[llvm-dev] Encode target-abi into LLVM bitcode for LTO.
Zakk via llvm-dev
llvm-dev at lists.llvm.org
Wed Jan 15 01:37:44 PST 2020
David Blaikie <dblaikie at gmail.com> 於 2020年1月14日 週二 上午2:15寫道:
>
>
> On Mon, Jan 13, 2020 at 6:12 AM Zakk <zakk0610 at gmail.com> wrote:
>
>>
>>
>> David Blaikie via llvm-dev <llvm-dev at lists.llvm.org> 於 2020年1月11日 週六
>> 上午2:03寫道:
>>
>>> Ah, OK - thanks for walking me through that.
>>>
>>> Fair enough, I think I understand the issue/tradeoff now - and that the
>>> other module level metadata don't currently influence the target
>>> configuration at this level?
>>>
>>>
>> I'm not sure, I only know that the target-abi is decided and computed
>> when instantiating the TargetMachine, and TragetMachine constructor doesn't
>> have IR as argument.
>>
>
> Could you look into the other module level metadata to understand/explain
> that, as it may help inform the design here?
>
>
I grep "addModuleFlag" in clang and list all module level metadata:
"NumRegisterParameters": implement __attribute((regparm(3))) which is x86
specific feature and used in X86TargetLowering phase.
"cfguard": implement Control Flow Guard (Check mechanism) in IR level pass.
"StrictVTablePointers", "StrictVTablePointersRequirement": there is no code
use this info in llvm source tree
"min_enum_size", "wchar_size": indicate C type size, ARMAsmPrinter use it
to emit corresponded asm attributes.
"Cross-DSO CFI", "CFI Canonical Jump Tables": implement control flow
integrity (CFI) schemes in IR level pass.
"cf-protection-return" and "cf-protection-branch": implement control flow
architecture protection in x86, used in X86ISelLowering and X86AsmPrinter
phases.
"nvvm-reflect-ftz": implement optimized code paths that flush subnormals
to zero in NVPTX custom IR pass.
"EnableSplitLTOUnit", "ThinLTO": LTO related stuff, I didn't look that
because I think they will not influence the target configuration.

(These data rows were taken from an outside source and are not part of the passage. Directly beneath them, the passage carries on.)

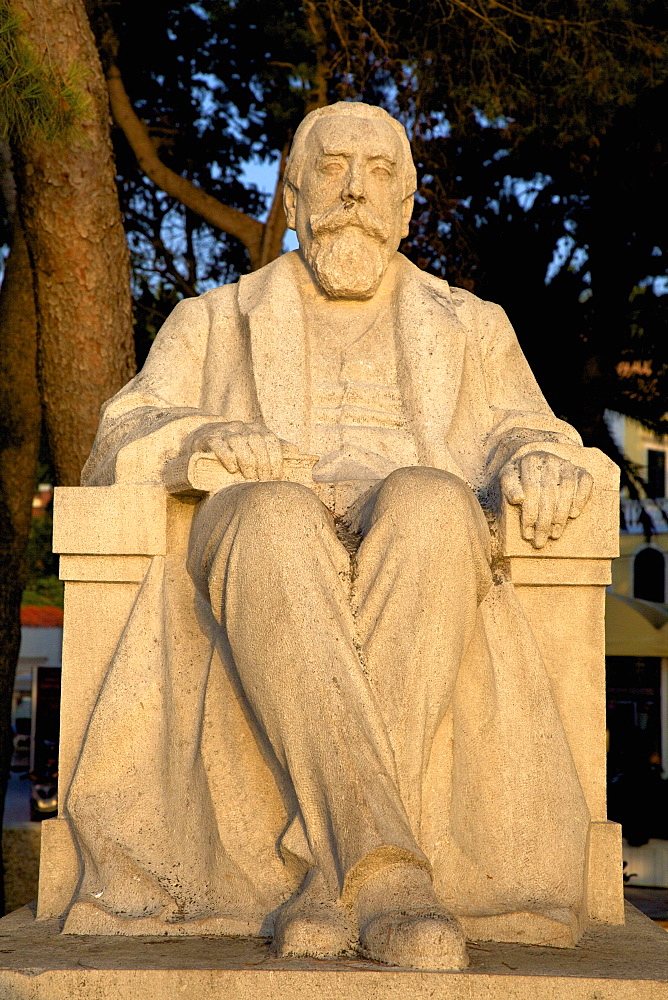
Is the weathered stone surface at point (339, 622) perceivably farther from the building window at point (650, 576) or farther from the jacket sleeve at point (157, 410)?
the building window at point (650, 576)

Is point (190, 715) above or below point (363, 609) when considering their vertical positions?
below

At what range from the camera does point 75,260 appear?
6.62 metres

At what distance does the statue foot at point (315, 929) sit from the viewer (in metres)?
2.67

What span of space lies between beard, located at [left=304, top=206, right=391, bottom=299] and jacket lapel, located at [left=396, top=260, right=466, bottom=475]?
0.12 meters

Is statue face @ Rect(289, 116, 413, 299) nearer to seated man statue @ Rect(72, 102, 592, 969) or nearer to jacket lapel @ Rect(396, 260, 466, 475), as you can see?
seated man statue @ Rect(72, 102, 592, 969)

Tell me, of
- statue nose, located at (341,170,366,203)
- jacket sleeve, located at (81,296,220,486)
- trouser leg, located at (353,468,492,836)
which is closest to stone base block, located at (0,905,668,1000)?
trouser leg, located at (353,468,492,836)

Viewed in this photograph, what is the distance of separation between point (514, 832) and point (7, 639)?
468 cm

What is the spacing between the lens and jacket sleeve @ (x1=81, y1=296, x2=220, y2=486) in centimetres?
344

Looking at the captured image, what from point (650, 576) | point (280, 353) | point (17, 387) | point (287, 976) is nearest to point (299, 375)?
point (280, 353)

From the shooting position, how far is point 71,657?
11.3ft

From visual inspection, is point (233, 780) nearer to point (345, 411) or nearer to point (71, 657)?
point (71, 657)

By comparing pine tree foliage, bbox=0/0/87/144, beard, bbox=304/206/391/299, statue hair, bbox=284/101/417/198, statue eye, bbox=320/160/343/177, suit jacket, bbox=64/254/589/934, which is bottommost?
suit jacket, bbox=64/254/589/934

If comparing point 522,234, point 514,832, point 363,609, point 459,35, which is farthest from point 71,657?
point 522,234

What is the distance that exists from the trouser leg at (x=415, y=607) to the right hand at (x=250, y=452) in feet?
1.02
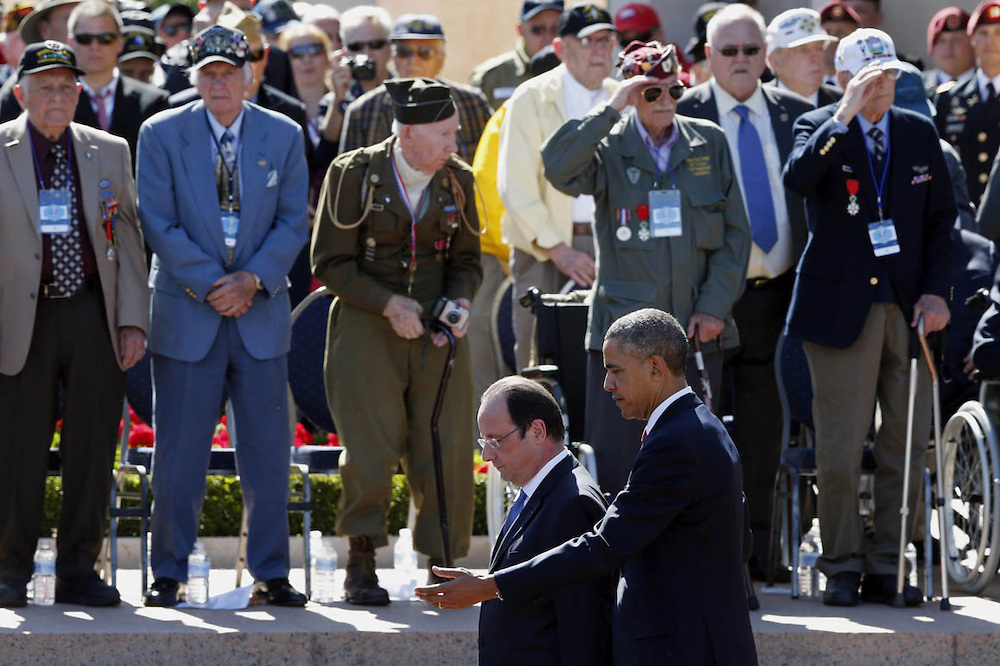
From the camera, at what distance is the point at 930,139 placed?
8.15 metres

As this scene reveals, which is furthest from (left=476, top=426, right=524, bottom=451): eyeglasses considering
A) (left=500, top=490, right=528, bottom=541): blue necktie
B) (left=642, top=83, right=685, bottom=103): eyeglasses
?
(left=642, top=83, right=685, bottom=103): eyeglasses

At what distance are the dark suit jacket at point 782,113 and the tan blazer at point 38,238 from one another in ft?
8.65

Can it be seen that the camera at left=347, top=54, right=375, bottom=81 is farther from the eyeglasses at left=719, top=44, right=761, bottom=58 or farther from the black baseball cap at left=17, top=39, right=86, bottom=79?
the black baseball cap at left=17, top=39, right=86, bottom=79

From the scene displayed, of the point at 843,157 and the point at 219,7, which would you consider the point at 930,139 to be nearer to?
the point at 843,157

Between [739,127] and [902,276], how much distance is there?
4.12 feet

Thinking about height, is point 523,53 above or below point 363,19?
below

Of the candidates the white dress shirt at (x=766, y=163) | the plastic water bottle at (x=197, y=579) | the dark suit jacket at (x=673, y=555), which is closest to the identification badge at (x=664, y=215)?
the white dress shirt at (x=766, y=163)

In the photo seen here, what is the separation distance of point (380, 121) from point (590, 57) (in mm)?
1260

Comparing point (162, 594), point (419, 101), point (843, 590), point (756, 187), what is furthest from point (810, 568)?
point (162, 594)

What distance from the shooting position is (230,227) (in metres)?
8.05

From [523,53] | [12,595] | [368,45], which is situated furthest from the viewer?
[523,53]

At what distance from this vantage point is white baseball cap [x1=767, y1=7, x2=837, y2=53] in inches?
375

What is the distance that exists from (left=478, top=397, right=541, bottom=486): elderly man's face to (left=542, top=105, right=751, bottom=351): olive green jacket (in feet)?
8.39

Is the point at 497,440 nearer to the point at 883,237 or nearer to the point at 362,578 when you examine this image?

I didn't dig in those "Dwarf Version", "CodeView", "CodeViewGHash", "Debug
Info Version" and others Objective-C related info in module level metadata.
But I found several metadata info are handled at
AsmPrinter::EmitStartOfAsmFile(Module &M), but there is no any similar
interface in MC layer. ex. MCAsmBackend or MCStreamer.

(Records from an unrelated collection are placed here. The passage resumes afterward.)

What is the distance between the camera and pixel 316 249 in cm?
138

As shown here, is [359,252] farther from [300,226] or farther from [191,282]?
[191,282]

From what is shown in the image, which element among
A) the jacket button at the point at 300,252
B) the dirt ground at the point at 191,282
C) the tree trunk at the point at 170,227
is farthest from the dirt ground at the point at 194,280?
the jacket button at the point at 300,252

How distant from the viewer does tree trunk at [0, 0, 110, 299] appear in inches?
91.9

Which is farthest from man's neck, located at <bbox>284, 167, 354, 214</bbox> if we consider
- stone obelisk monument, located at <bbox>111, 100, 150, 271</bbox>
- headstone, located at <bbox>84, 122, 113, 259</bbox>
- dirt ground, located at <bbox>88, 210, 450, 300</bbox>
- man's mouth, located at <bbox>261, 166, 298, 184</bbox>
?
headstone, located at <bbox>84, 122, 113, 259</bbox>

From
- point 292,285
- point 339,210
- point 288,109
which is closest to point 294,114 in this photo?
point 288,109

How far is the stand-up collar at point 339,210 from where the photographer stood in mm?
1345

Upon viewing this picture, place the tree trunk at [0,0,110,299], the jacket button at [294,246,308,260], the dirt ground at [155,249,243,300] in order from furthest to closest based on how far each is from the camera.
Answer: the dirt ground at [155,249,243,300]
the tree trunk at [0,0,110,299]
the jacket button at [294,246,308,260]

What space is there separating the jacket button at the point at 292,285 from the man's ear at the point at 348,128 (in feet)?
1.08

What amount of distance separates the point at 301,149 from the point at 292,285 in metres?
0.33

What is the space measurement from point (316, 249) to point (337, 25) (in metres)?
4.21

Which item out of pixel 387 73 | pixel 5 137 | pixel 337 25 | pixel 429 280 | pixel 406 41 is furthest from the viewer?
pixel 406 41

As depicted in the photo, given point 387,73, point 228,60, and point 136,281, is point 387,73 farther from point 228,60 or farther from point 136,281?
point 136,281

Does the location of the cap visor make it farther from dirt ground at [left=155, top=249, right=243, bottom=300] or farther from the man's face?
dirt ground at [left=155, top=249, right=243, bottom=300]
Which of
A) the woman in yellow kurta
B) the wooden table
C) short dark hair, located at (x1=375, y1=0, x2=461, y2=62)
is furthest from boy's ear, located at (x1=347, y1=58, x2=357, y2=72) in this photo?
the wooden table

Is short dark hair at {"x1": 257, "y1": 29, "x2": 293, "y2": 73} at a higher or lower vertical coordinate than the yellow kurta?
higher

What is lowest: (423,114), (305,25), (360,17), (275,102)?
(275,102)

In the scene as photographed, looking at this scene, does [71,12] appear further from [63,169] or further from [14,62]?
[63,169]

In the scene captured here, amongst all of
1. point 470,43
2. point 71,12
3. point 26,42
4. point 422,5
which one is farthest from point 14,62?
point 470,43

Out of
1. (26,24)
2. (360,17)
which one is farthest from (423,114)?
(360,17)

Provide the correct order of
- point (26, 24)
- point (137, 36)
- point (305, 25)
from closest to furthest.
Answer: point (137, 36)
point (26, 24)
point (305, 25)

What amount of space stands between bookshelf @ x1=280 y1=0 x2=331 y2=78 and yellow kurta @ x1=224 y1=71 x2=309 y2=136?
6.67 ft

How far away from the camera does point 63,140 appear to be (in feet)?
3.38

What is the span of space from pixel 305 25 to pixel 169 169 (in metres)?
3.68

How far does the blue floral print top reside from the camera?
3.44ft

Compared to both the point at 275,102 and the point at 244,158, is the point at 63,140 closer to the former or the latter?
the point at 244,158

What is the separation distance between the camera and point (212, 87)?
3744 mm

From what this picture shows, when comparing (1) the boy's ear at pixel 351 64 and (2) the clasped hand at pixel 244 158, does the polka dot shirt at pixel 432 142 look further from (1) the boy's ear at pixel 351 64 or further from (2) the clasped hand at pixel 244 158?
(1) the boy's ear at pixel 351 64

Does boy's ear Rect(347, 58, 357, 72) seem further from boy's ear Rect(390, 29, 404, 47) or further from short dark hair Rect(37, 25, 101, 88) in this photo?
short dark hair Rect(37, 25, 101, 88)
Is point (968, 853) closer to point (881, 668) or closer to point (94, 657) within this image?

> I guess this starts to come from the other direction for me, then: what
>>> purpose does the "target triple" in the module textual IR serve? I guess
>>> it's not used to create the backend, but at best used to validate that it's
>>> correct/the same as what the backend's been configured with? (or perhaps
>>> that is accessible before the Module proper is parsed?)
>>>
>>
>> I'm not sure too. For RISC-V as Sam mention before, it's not easy to add
>> ABI to the triple... but Yes, the target triple is accessible before the
>> Module proper is parsed in current codegen flow.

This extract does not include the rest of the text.